The image processing method provided by the embodiment of the present application will be described in conjunction with exemplary applications and implementations of the terminal provided by the embodiment of the present application.
An embodiment of the present application provides an image processing method, which is applied to a computer device, where the computer device may be a terminal or a server, and in the embodiment of the present application, the computer device is taken as an example for description. Fig. 4 is a schematic flow chart of an implementation of the image processing method provided in the embodiment of the present application, and the image processing method provided in the embodiment of the present application will be described below with reference to the steps shown in fig. 4.
Step S101, obtaining an image to be processed, a trained first model and a trained second model.
In the embodiment of the application, the to-be-processed image acquisition may be an image acquired by an image acquisition device of the acquisition terminal in real time, or each video frame image in a video acquired by the image acquisition device, and at this time, the to-be-processed image is a real face image.
The trained first model and the trained second model may be neural network models, deep learning network models, convolution network models, or the like. The training process of the first model and the second model may be implemented by the server, and when implemented, the terminal may obtain the trained first model and the trained second model from the server.
And S102, performing prediction processing on the image to be processed by using the trained first model to obtain a first key point set.

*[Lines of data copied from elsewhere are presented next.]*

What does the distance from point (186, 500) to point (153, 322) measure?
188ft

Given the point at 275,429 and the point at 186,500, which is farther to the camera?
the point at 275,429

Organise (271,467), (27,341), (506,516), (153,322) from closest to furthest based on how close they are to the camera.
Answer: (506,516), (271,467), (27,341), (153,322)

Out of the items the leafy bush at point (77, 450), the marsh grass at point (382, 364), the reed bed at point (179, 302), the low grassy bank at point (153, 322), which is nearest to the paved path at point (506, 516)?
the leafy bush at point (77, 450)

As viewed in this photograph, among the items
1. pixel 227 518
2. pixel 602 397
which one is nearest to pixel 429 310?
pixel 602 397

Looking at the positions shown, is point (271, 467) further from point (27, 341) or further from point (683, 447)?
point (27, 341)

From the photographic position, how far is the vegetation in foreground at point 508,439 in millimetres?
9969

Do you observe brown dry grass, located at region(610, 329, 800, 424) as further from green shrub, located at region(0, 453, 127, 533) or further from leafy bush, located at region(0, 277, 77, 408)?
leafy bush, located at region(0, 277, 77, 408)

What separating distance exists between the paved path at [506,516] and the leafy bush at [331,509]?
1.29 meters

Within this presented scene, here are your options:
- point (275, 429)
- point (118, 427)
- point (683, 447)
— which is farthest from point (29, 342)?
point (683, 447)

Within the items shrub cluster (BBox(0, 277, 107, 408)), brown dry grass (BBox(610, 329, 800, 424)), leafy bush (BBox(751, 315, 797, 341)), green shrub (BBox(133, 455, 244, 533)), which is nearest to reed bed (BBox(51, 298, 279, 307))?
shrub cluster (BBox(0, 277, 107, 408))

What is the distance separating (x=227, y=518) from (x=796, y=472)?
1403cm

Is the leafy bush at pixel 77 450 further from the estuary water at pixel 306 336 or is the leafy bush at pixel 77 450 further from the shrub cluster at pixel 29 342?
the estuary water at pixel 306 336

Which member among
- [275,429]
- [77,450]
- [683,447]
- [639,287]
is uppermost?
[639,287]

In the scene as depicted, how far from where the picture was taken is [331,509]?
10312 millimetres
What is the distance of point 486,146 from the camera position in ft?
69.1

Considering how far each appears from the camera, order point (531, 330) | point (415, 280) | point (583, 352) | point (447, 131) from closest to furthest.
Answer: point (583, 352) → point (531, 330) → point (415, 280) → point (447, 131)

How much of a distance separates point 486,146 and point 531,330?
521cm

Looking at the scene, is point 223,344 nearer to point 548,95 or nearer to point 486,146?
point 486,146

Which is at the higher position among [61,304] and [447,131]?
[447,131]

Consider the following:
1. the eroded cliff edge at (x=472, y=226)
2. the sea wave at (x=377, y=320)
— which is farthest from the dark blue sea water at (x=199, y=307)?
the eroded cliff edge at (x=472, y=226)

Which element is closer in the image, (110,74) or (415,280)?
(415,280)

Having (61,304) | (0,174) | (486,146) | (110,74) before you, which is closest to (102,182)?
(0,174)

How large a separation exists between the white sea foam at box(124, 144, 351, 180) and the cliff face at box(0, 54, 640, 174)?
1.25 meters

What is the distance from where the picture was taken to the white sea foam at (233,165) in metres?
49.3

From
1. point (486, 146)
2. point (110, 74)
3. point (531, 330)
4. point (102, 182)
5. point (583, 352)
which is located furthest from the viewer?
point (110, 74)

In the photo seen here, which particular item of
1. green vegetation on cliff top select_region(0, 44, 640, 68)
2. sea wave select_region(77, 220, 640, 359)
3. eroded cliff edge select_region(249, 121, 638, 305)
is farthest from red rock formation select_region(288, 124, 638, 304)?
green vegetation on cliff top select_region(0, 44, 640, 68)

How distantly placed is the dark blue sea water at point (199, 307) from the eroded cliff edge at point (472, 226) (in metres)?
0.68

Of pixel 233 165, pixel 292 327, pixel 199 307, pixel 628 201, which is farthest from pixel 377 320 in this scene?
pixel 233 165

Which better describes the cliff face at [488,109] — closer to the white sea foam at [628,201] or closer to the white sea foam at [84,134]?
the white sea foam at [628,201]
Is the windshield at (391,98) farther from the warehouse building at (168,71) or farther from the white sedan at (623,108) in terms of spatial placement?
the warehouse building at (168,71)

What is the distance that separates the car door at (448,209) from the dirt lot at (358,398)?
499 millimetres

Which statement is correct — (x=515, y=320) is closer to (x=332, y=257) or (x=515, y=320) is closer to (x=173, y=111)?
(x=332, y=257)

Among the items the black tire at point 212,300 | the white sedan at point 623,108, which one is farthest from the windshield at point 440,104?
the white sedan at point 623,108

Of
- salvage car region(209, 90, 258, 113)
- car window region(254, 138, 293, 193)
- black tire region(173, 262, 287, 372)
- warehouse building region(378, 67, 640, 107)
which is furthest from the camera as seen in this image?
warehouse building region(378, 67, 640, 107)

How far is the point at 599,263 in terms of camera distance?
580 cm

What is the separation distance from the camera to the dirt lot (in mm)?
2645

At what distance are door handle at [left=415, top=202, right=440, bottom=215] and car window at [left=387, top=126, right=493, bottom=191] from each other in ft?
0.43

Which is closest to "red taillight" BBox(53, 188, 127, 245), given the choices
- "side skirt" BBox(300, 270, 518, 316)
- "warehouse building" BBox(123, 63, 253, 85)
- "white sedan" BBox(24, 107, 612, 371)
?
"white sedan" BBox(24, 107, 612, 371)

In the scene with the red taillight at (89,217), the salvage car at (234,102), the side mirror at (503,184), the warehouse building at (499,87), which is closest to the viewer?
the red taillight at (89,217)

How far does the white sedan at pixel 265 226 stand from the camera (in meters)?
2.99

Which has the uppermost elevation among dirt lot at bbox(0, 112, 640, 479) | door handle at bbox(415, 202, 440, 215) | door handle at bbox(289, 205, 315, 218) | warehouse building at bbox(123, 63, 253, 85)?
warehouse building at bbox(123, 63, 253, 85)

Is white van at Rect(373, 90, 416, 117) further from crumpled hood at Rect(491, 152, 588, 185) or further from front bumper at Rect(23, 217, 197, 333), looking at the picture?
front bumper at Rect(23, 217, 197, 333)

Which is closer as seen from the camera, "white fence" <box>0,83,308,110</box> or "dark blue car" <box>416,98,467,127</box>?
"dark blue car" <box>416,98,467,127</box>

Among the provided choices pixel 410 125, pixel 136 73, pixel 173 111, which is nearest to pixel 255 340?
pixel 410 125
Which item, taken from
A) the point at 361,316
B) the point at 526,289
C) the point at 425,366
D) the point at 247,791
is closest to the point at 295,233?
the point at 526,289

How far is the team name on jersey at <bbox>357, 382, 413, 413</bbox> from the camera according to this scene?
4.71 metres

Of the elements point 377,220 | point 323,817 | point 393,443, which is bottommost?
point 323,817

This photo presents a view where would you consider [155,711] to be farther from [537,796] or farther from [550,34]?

In the embodiment of the present application, the first model may be a lightweight neural network model, for example, a mobileNet series neural network model: mobilonetv 2, mobilonetv 1, mobilonetv 3, etc., although the first model may be other types of neural network models, the type of the first model is not limited in the embodiments of the present application.
The first model is exemplified as mobileNetV 2. When the step is realized, the trained first model firstly expands the input low-dimensional compressed representation to a high-dimensional compressed representation, then uses a lightweight deep convolution for filtering, and finally uses a linear convolution to project the features back to the low-dimensional representation, thereby obtaining a first key point set.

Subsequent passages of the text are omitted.